> Source records:

┌──

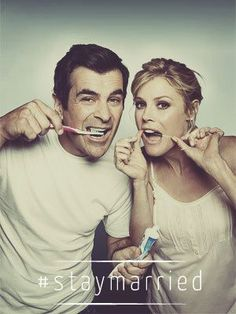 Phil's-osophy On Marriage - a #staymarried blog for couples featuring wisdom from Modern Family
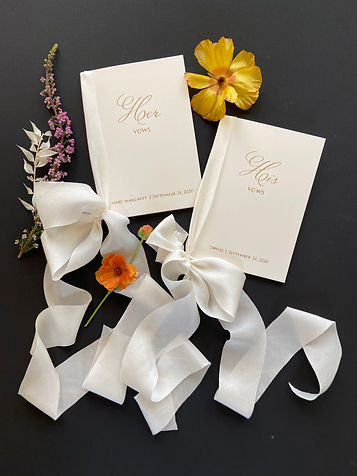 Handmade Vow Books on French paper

└──
┌──

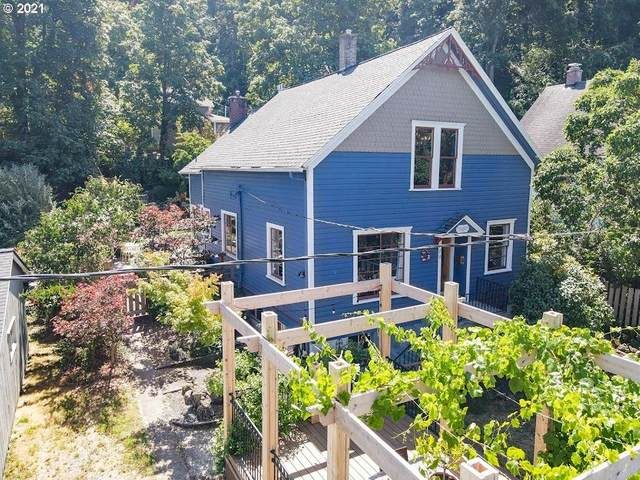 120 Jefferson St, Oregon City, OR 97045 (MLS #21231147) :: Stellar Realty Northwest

└──

> About this exercise:
Between and including the line with "Phil's-osophy On Marriage" and the line with "Handmade Vow Books on French paper", repeat every line exactly as it appears above, with pictures left out.

> Response area:
 Phil's-osophy On Marriage - a #staymarried blog for couples featuring wisdom from Modern Family
 Handmade Vow Books on French paper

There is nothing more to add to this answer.